[Tasks for this exercise]
1. According to the passage on internet addiction research, what are the main methods used for analysis?
2. Rewrite the part of the passage on internet addiction research starting at "Fortunately, with the" and ending at "students’ internet addiction level quantitatively.", changing "smart campus" to "digital campus".
3. Decide whether each statement agrees with the passage on internet addiction research. For each, answer yes or no and quote the words of the passage that decide it.
(a) Many existing works calculate internet addiction level quantitatively.
(b) Related works on internet addiction are concentrated on psychological fields.
(c) The data collected on students include consuming data.

-- BEGIN Passage shown --

At present, related works of internet addiction are concentrated on psychological fields. Such works focus on the causes, the influence of internet addiction and etc. There are few works on calculating internet addiction level quantitatively. Besides, the methods used for analyzing are mainly questionnaires and statistical analysis which is cumbersome and relays on the domain experts heavily. Therefore it’s necessary to develop a method to explore students’ internet addiction level quantitatively and automatically.

Fortunately, with the development of the smart campus, students’ behavior data are collected, such as the access data, consuming data and so on. With this data, It’s possible to analyze students’ internet addiction level quantitatively.

-- END Passage shown --
-- BEGIN Stored records --

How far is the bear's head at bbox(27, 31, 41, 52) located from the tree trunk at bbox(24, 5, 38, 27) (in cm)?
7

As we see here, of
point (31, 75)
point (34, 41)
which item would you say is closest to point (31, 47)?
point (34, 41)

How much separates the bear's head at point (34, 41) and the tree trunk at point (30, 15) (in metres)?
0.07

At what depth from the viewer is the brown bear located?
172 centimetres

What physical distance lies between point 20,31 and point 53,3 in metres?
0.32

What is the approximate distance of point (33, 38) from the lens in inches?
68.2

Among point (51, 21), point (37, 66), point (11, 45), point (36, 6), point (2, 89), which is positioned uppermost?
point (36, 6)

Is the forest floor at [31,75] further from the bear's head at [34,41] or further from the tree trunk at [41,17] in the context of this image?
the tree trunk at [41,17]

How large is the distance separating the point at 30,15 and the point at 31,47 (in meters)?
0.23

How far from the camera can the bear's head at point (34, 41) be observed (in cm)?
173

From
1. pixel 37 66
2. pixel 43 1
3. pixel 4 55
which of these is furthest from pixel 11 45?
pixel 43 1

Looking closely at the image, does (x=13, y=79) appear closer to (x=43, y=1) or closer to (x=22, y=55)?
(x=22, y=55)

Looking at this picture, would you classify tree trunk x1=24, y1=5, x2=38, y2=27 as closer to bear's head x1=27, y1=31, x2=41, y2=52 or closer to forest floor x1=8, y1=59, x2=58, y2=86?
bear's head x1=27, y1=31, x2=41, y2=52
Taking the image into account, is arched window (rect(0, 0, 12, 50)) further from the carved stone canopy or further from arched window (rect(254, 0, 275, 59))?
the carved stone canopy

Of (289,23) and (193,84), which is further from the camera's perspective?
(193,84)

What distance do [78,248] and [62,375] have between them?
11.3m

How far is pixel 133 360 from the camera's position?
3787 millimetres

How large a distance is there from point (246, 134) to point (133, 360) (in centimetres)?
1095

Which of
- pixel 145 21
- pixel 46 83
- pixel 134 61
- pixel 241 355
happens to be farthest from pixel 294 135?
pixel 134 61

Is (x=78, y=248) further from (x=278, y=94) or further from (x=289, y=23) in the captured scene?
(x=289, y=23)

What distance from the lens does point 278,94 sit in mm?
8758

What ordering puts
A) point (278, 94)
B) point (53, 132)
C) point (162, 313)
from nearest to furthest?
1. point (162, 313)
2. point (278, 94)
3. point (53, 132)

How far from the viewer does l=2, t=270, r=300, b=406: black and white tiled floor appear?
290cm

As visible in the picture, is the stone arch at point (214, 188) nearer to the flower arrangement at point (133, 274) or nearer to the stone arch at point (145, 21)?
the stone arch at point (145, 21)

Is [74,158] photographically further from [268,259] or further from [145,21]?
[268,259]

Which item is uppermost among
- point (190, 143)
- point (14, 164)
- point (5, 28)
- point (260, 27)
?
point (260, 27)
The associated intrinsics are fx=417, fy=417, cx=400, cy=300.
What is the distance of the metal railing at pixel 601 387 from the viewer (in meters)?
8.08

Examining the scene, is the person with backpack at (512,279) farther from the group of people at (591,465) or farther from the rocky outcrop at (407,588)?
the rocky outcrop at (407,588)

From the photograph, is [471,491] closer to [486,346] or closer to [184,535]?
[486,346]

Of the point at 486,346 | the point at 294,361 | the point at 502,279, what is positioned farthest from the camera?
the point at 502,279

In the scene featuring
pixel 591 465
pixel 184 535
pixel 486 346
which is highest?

-- END Stored records --

[The answers]
1. Questionnaires and statistical analysis.

2.
Fortunately, with the development of the digital campus, students’ behavior data are collected, such as the access data, consuming data and so on. With this data, It’s possible to analyze students’ internet addiction level quantitatively.

3.
(a) No: "There are few works on calculating internet addiction level quantitatively."
(b) Yes: "related works of internet addiction are concentrated on psychological fields."
(c) Yes: "students’ behavior data are collected, such as the access data, consuming data and so on."